Short web captions:
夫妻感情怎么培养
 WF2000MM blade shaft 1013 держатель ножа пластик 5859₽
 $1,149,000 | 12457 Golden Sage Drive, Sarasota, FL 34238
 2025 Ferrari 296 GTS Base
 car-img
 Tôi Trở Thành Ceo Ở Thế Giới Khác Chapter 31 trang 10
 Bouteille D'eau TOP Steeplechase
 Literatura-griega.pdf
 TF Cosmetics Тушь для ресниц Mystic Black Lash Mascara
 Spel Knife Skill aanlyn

TASK PROMPT – Write each record above out again exactly as it reads.

OUTPUT FOR THIS TASK –
夫妻感情怎么培养
 WF2000MM blade shaft 1013 держатель ножа пластик 5859₽
 $1,149,000 | 12457 Golden Sage Drive, Sarasota, FL 34238
 2025 Ferrari 296 GTS Base
 car-img
 Tôi Trở Thành Ceo Ở Thế Giới Khác Chapter 31 trang 10
 Bouteille D'eau TOP Steeplechase
 Literatura-griega.pdf
 TF Cosmetics Тушь для ресниц Mystic Black Lash Mascara
 Spel Knife Skill aanlyn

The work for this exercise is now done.